I entered first grade at Eakin School in September, 1932. We lived about a mile from the school and, except for the first day when Mother took me in the car, I walked. That first year I walked with Bob and Marion Buckley, neighbors who lived about a quarter of a mile from us on the way to school. Bob was two years older than I was and Marion, four years older.
Eakin School was a one room, red brick building that housed all eight grades and had been around since before the Civil War. It had actually been used as a recruiting barracks during the Civil War. In the late 1800's my Grandfather and his brothers and sisters had gone to school there. Grandfather's brothers, Smith (Richard) and Clyde, taught there as young men. The red building bricks for the school were quarried and made on site. The building was approximately 12' x 40'x 60' inside dimensions. It had a fairly steep roof with two gable ends. There was only one door in the building and it was located in the front. Outside, there were four or five steps up to the door. There were four large rectangular windows with multiple panes on each side.
Inside, the room was divided roughly in thirds down its long dimension with, I believe, nine rows of seats except the back-center half was open to the entry door. In front of the door as you entered was a large, round, pot-bellied stove about mid-way in the room that sat on a piece of metal which protected the oily-floor timbers from the heat of the stove. Almost the the entire front wall on the inside, from about three feet above the floor to a height of seven feet, was a large black piece of slate that functioned as a blackboard. The teacher's desk was centered in the front of the room, just in front of the blackboard. Along one side wall near the entry door were three rows of wooden pegs, one above the other, used for hanging hats and coats when school was in session. The other wall had shelves and was used as a library. There might have been forty or fifty feet of shelf space for books.

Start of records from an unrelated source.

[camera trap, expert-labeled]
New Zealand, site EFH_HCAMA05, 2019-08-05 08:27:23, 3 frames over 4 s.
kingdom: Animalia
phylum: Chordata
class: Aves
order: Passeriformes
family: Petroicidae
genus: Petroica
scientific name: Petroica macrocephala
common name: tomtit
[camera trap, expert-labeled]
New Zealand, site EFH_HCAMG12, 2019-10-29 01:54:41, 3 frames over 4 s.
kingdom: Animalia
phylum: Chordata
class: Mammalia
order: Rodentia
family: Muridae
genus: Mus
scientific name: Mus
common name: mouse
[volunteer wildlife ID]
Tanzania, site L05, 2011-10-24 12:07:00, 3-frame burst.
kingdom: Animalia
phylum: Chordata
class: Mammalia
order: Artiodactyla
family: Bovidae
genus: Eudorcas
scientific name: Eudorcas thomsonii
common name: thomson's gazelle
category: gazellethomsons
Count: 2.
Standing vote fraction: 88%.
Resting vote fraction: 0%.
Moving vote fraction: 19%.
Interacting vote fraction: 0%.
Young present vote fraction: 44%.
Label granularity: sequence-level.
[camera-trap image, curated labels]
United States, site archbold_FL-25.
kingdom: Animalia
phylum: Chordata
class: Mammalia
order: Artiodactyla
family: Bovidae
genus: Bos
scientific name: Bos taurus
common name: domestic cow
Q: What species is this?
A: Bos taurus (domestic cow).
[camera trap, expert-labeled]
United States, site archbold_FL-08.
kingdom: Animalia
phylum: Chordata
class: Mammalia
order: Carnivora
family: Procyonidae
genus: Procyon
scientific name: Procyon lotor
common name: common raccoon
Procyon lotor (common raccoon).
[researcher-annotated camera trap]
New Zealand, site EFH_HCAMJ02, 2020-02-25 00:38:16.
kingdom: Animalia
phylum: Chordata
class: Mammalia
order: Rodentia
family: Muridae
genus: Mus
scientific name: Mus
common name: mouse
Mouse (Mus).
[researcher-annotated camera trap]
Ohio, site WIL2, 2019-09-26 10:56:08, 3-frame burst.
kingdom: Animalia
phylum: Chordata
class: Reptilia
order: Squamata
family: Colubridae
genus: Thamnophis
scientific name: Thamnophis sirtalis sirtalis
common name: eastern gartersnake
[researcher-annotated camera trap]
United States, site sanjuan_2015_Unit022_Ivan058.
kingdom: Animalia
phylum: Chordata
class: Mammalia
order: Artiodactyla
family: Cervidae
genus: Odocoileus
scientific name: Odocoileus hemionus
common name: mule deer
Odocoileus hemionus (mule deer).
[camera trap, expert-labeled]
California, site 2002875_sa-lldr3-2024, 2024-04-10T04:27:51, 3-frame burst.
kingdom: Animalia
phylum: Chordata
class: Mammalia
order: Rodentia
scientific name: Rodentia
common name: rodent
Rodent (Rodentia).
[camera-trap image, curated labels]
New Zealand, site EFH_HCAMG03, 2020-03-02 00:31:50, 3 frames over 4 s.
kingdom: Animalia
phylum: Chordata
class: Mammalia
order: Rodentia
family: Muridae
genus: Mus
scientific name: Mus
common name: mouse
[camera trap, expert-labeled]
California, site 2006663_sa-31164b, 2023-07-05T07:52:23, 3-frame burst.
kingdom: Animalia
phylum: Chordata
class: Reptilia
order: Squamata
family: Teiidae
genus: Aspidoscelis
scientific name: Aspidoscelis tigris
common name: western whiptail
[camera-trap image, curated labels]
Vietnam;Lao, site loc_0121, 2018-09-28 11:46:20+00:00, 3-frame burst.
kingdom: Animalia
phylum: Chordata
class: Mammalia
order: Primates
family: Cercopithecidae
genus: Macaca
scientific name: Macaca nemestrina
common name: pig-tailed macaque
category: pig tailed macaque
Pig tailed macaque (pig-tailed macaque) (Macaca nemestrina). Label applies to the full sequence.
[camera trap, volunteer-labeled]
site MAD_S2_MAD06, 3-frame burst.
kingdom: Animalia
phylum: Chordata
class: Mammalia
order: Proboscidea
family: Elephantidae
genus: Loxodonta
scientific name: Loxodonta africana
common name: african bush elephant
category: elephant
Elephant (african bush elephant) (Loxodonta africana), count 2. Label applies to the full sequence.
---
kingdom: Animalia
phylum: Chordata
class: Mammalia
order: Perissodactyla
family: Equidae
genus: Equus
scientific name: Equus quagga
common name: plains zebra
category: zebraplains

Outside, in front of the school, was a large graveled area about ten feet wider than the building on both sides and maybe fifty feet deep. Near the far end of this graveled area was the school water supply, a drilled well capped by a long-handled pump standing about four feet high. To drink from this well one had to either have a personal cup somewhere, or as most all of us did, someone pumped while you cupped your hands below the spout to form a cup and drank. A few fussy girls would wash their hands before drinking. The rest of us thought they were showing off and "uppity."
Along the right hand side of the building when facing the school, and about two thirds of the way back, were two large, slanting cellar doors covering the passage way to the area under the school floor. These opened to several steps that led down into a dank, dark, dugout-space beneath the school floor where coal for the stove was stored for use during winter.
Behind the school, and about twenty feet away from the building, were the outhouses–two-holers- one for Boys, one for Girls. Each outhouse had a shielding, wooden wall in front and side of its entry door and a low, sloped, hinged, wooden cover extending out from the back from which the waste material could be removed. As you might imagine, these could become quite aromatic in the early fall and late spring. We boys used to get large, flat rocks, sneak up behind the girls outhouse, quietly lift the covering door and hurl the rocks into the “maggoty” mess hoping to splash some poor unsuspecting girl seated inside.
One time, unknown to us, the school teacher, a woman, was using the facility when some of us older boys did our thing and the flat rocks did their thing. We gloatingly waited for the customary screams, which had always happened with every gal we had caught. Surprisingly, silence. No one in there? Hmmmm. In about a minute, and to our total surprise and chagrin, one angry lady teacher came boiling out of the outhouse. As you might guess, no one would talk, so eight or nine of us were punished severely for that little caper.
On the north side of the school where the school’s long dimension was east-west and the entry door was on the west side, there was a grassy, upward sloping area with about ten very large old oak trees that provided wonderful shade under which to eat our lunches and for horsing around. Mudlick Hollow Road was about one hundred feet from the south side of the school and parallel with it. Going east from the school the road ran flat for just a short distance and then turned down as it wound its way down into “Mudlick” hollow. The road went from the school, where it intersected Sebring Road, all the way to Vanport, a distance of about five miles. During the winter when the snows were deep, this became a prime sled-riding slope. It was so long down to where it first leveled off that we could usually only make one or two runs during our lunch break.
Behind the school was a very large field that was farmed by the Hogue family who were my relatives. The Hogues living there when my syblings and I attended school were descendants of Grandfather’s Aunt Rachel (Holt) and Uncle John Hogue. Corn was frequently the crop of choice and after it was harvested and the slalks cut there remained about a six or seven inch "stob" sticking above the ground. These became flying missiles during recess and lunch times. Believe it or not, no eye was put out during my six years attendance there and "stob" slinging every fall. Don't tell me there wasn't a guardian angel watching over us kids.
The school year in those rural schools was from the day after Labor Day until April 15th the following year, reflecting the fact that the community was still in the transitional stage between being a rural farming community where all available manpower was needed to help with spring planting to more modern times when machinery replaced manpower. Change was in the air everywhere, but in those little one-room schools, time seemed to stand still. World War ll changed all of that almost overnight.